Отсидев в Гамбурге ровно день, мы отправились в Любек. Еще ни разу в жизни я так сильно не волновалась. Интересно, выглядит ли отец и сейчас точно так, как на фотокарточке, которая у меня сохранилась? Хотя этой фотографии уже девять лет… Это был человек, наделенный богатой фантазией, временами веселый, временами задумчивый, даже замкнутый. Когда он рисовал, мешать ему запрещалось. Он был стройным и красивым, носил бородку. Интересно, узнаю я его или нет? Я не могла вспомнить его голос. Интересно, он понравится Корнелии? Для меня и это было очень важно.

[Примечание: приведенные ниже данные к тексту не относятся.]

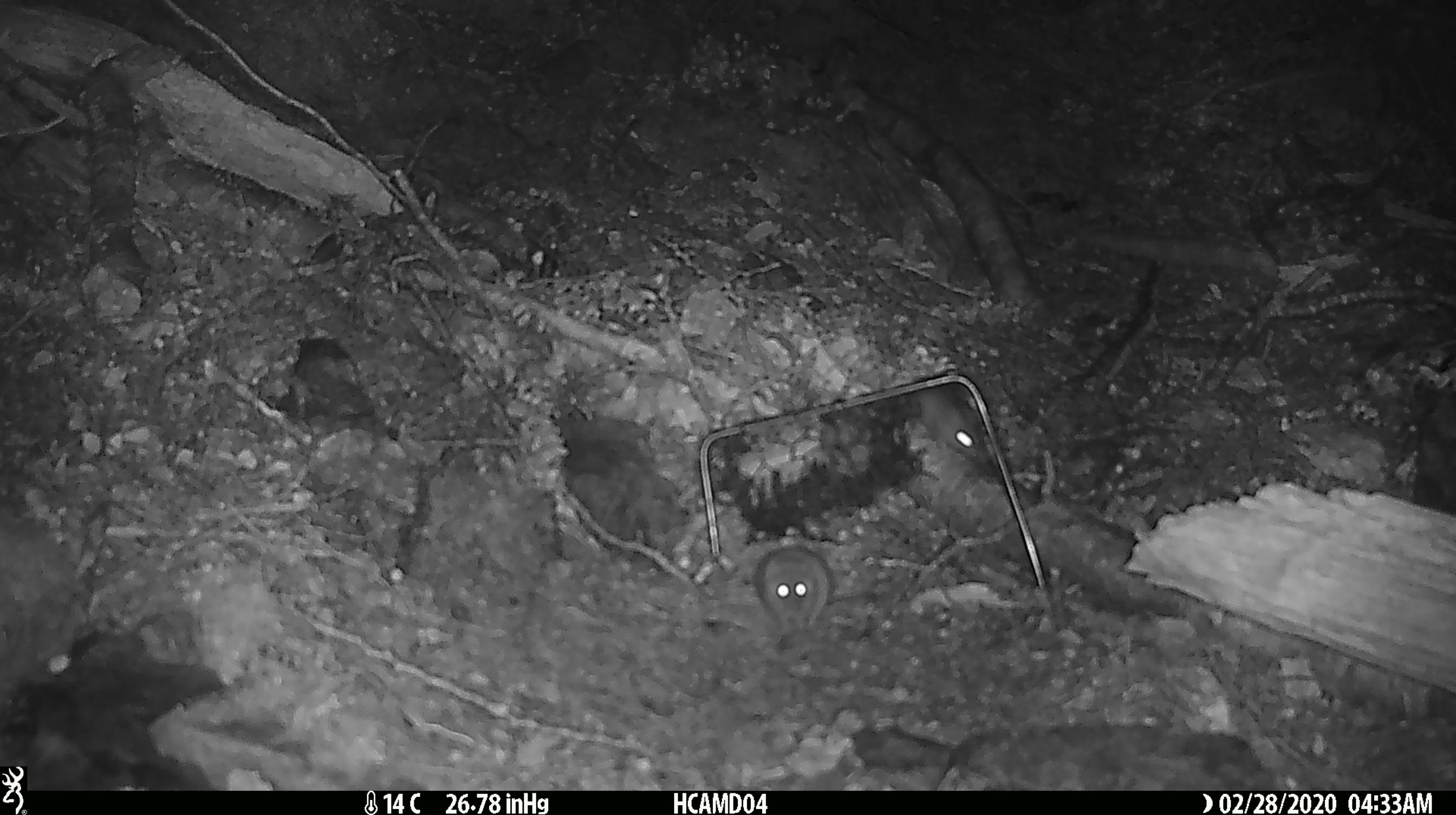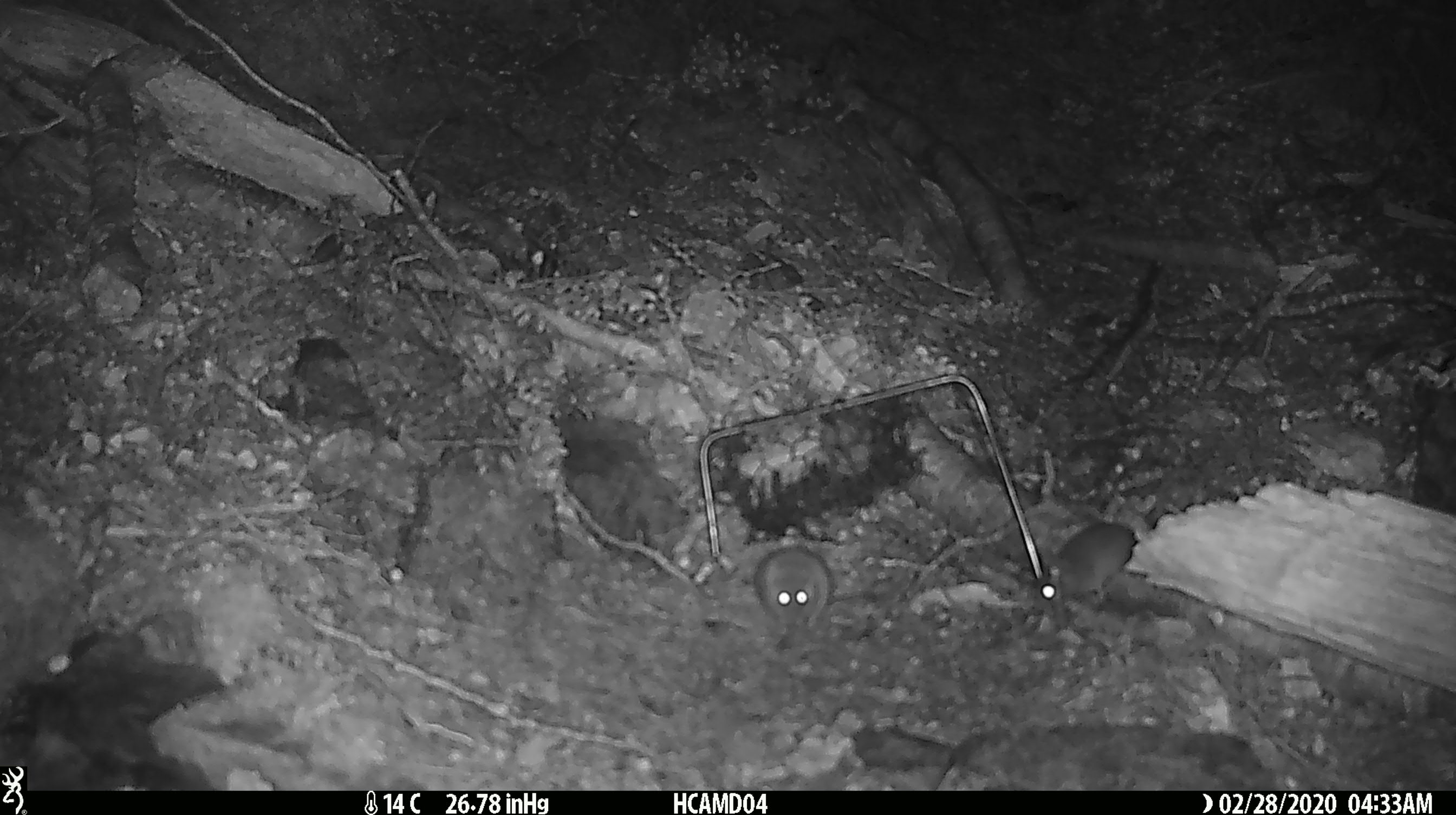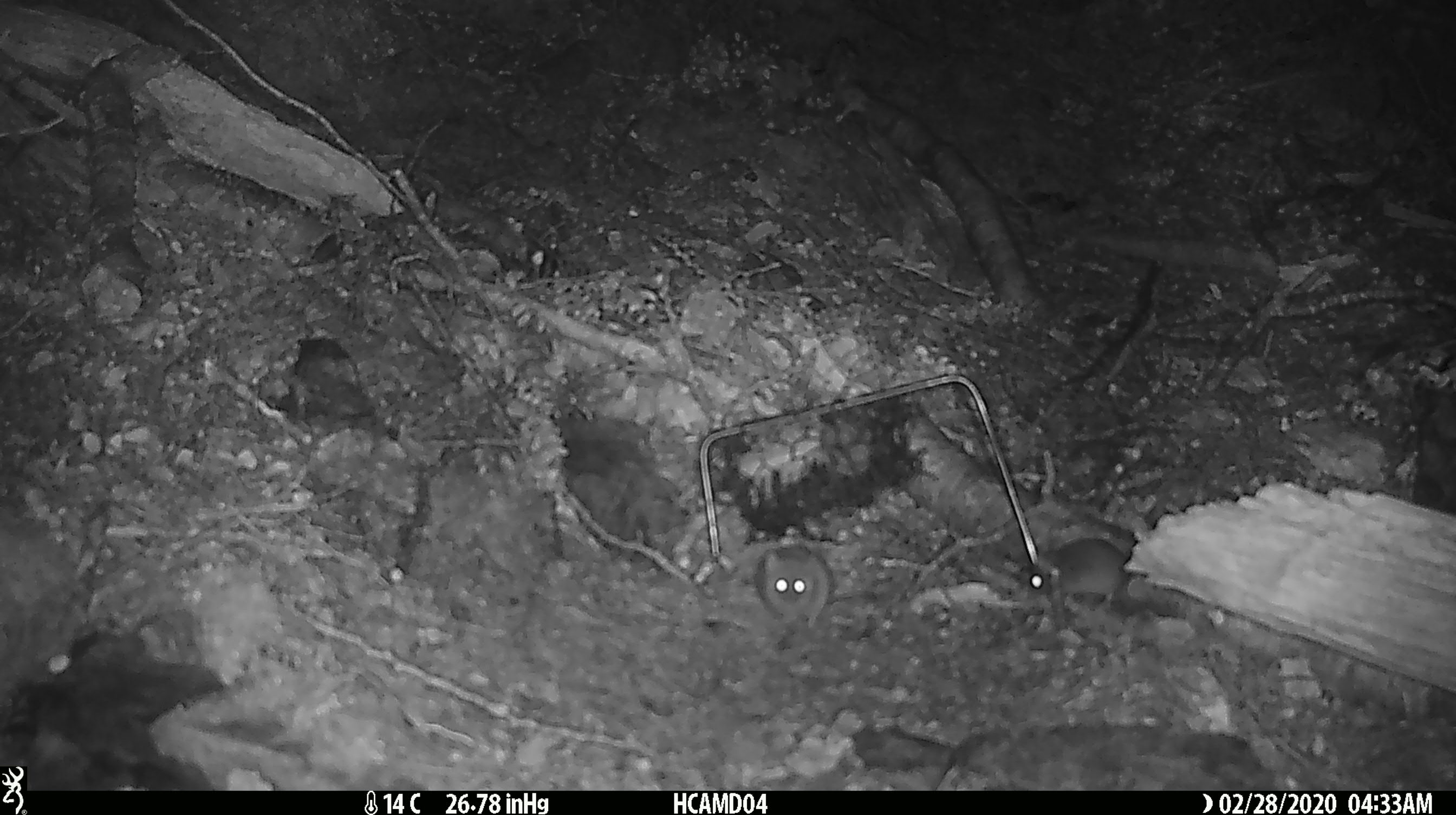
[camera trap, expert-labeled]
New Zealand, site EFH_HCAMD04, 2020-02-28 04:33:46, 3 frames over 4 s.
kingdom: Animalia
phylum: Chordata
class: Mammalia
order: Rodentia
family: Muridae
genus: Mus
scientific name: Mus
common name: mouse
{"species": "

Много раз пришлось спрашивать у прохожих, пока мы не нашли нужную улицу. Квартира находилась на первом этаже. На куске синей изоляционной ленты, приклеенной ниже всех остальных кнопок, было написано: «Роланд Вестерман». Мы позвонили, сначала робко, потом громче, и, когда уже почти решили отступиться, перед нами распахнулась дверь.
Злобный мужчина в купальном халате возник в дверном проеме. Это был уже не король, это была карикатура на короля.
Одолев приступ бессильного ужаса, я сказала:
– Я Майя.
Отец потуже затянул на толстом животе веревку-пояс поверх тесноватого купального халата в красную и серую полоску, после чего протер глаза. На меня он глядел еще более изумленно, чем я на него.
– Никак моя дочь?
Я кивнула и расплакалась. Толстяк затянул меня в коридор, растерянная Кора без всякого приглашения вошла следом.
В полутемной кухне мы уселись на чугунные садовые стулья со сломанными сиденьями. Здесь воняло пивом, дымом, квашеной капустой и несвежей постелью, которую было видно через открытую дверь.
Отец то и дело качал головой. Потом взглянул на часы, висевшие рядом с бритвенным зеркальцем над раковиной. Было два часа дня.
– Неудачное время. Я с утра начинаю работать очень рано, а сейчас надумал вздремнуть.
– Откуда ж нам было знать?..
Кора взглянула на него.
– Я подруга Майи, – раздельно произнесла она, словно обращалась к слабоумному.